*** GIVEN PASSAGE ***

The waiting time involved in the FAI system is simply unacceptable.

It was hoped that the 2016 Fatal Accident Inquiry Act would make a difference in this regard, and in some ways it has. The Act gives the Sheriff much greater power to direct the inquiry and case manage the case. However the key flaw in that is that more often than not it is the time it takes for the matter to investigated that is too lengthy. It is the time it takes to actually get to Court. Once the matter is in the Court system, the case managing powers of the Sheriff are welcome, but that does not help the fact that the death may have happened years before.

The time taken to investigate the deaths must be reduced. We accept that certain elements of an FAI can be complex, requiring much ingathering of evidence, medical reports and hundreds of witness statements, we need a proper period for disclosure and for other parties to carry out their own investigations. However, we do not consider that FAIs are more complicated than similar criminal and civil cases, all of which are subject to certain statutory time limits. That is why, are calling for the next Scottish Parliament to set a statutory timescale for both for the length of time after the death by which the case must be intimated to the Court and a further timescale from when it is initiated to when it is heard by a Sheriff.

*** End of GIVEN PASSAGE ***

ASSIGNMENT —
Write the next paragraph of the piece on delays in Scotland's fatal accident inquiry system, picking up after its call for statutory timescales.

*** MATERIAL SUPPLIED ***

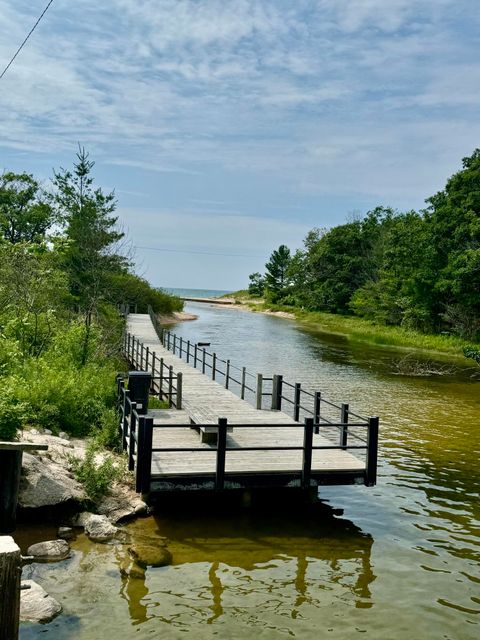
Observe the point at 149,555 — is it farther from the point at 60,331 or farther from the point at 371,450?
the point at 60,331

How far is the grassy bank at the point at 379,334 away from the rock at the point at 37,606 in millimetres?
39752

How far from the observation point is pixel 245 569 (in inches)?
361

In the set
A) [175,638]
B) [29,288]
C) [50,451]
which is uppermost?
[29,288]

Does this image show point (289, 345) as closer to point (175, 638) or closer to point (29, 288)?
point (29, 288)

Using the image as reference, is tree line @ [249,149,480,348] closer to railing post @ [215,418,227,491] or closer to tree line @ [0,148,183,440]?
tree line @ [0,148,183,440]

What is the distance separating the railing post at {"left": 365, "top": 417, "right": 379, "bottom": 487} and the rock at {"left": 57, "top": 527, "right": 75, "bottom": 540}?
206 inches

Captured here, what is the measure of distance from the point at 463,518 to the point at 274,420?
4790mm

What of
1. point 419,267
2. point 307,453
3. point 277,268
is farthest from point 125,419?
point 277,268

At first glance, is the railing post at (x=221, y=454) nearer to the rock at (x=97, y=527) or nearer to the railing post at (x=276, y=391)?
the rock at (x=97, y=527)

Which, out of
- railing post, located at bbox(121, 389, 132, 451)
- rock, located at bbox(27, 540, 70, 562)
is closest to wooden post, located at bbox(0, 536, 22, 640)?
rock, located at bbox(27, 540, 70, 562)

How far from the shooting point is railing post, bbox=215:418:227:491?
34.3 ft

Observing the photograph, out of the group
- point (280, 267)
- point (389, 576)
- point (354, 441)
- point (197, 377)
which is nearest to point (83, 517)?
point (389, 576)

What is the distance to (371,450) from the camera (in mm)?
11359

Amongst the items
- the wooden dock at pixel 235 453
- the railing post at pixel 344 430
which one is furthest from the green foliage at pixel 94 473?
the railing post at pixel 344 430
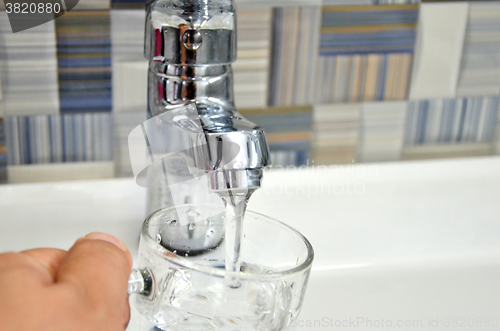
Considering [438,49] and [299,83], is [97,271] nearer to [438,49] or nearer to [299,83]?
[299,83]

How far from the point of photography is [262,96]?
1.44 ft

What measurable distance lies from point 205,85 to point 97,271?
149 millimetres

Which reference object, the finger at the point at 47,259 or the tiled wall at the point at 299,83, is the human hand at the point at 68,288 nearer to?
the finger at the point at 47,259

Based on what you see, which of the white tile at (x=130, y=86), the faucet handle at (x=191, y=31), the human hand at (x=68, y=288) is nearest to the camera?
the human hand at (x=68, y=288)

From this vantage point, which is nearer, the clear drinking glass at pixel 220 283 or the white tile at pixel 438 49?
the clear drinking glass at pixel 220 283

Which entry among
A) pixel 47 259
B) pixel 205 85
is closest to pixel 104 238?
pixel 47 259

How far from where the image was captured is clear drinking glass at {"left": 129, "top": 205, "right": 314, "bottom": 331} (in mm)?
241

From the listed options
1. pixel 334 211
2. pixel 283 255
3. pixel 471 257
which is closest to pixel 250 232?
pixel 283 255

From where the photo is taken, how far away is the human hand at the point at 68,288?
0.17 m

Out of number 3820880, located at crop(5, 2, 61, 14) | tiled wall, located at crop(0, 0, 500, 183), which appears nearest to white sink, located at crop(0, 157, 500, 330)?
tiled wall, located at crop(0, 0, 500, 183)

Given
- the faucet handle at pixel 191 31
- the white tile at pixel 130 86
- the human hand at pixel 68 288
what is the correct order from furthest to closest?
the white tile at pixel 130 86, the faucet handle at pixel 191 31, the human hand at pixel 68 288

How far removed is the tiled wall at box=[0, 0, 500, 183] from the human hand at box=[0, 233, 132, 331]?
210 mm

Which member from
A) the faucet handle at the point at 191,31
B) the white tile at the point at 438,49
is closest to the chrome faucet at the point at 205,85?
the faucet handle at the point at 191,31

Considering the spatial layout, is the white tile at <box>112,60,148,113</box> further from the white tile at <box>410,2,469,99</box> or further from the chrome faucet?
the white tile at <box>410,2,469,99</box>
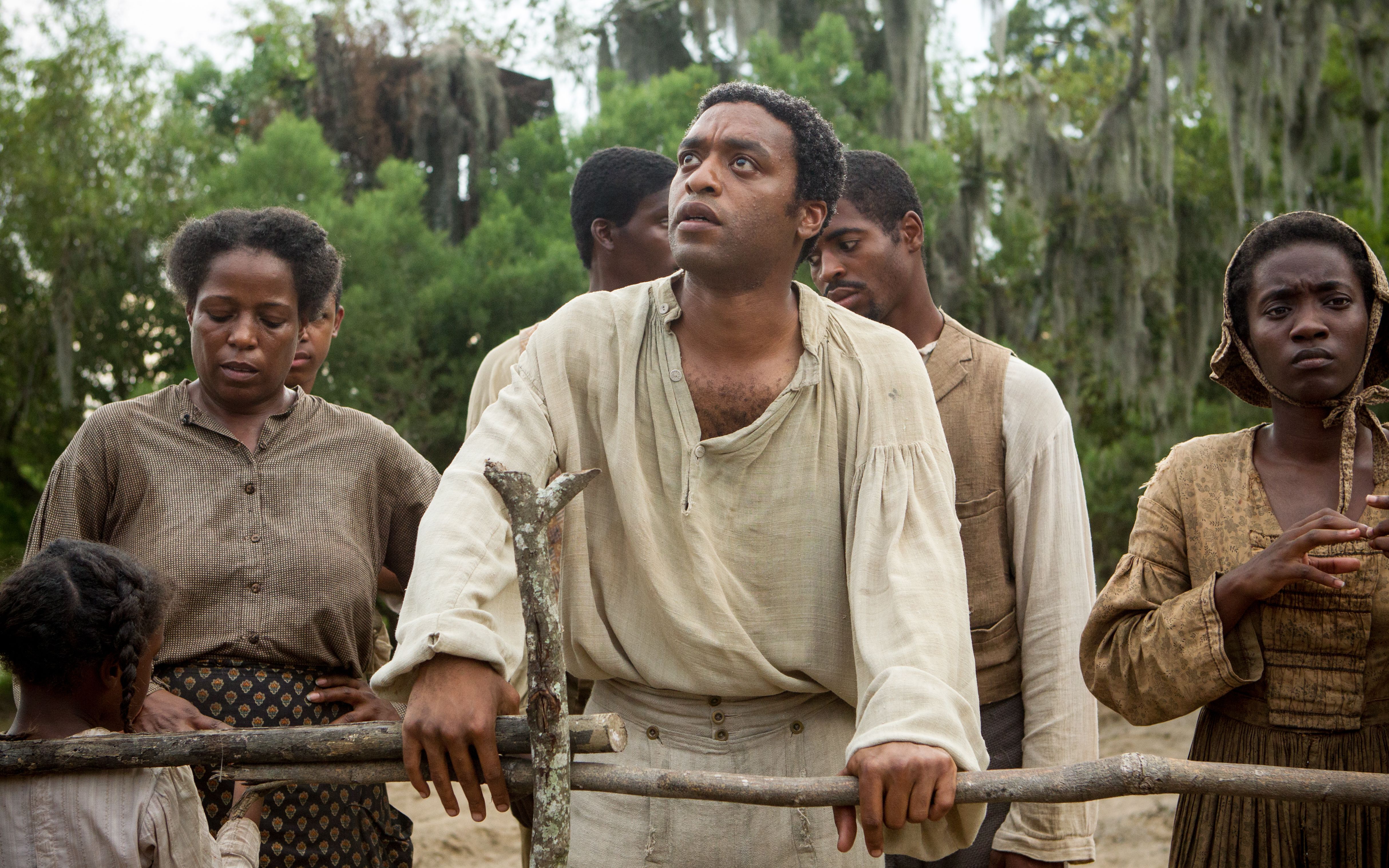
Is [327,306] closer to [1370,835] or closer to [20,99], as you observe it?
[1370,835]

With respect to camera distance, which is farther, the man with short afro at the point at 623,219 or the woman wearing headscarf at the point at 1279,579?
the man with short afro at the point at 623,219

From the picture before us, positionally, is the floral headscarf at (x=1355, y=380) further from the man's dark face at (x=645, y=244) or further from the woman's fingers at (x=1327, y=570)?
the man's dark face at (x=645, y=244)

*** End of MATERIAL SUPPLIED ***

EXERCISE OUTPUT —
To achieve this, in our view, there are various elements that must come together:

  • Firstly the Crown Office and Procurator Fiscal Service must be properly, and adequately, funded in order to ensure that cases are not sitting in Crown Office for years on end. More staff must be recruited to deal specifically with Fatal Accident Inquiries to enable cases to reach Court sooner.
  • Secondly, FAIs must have more Court time. In Glasgow Sheriff Court, (pre-covid) the FAI Court only sat one week a month. This is not sustainable when we have families living in anguish demanding answers and staff living with anxiety and stress over their jobs.
  • Thirdly, Legal Aid should be readily available to those not otherwise able to fund representation before a Fatal Accident Inquiry by other means. For a family to have gone through the heartbreak of losing a loved one and not be able to access legal representation to represent their interests at an FAI is heart breaking and should not happen. Too often the Legal Aid Board take the view that the families interests are taken care of by the Procurator Fiscal, who acts in the public interest, but this not always the case. Sometimes families are happy with the Fiscal leading the inquiry and do not wish to be represented. However, and this is inevitably in the more contentious cases, the views, concerns and voice of the family are not, cannot, and should not, be represented by an institution of the State. This is even more so the case, when the State may be at fault in relation to the death. Similarly for deaths in the workplace, employers can afford all the expensive legal representation money can buy to ensure that their interests are protected but, often families are left on their own. This must change.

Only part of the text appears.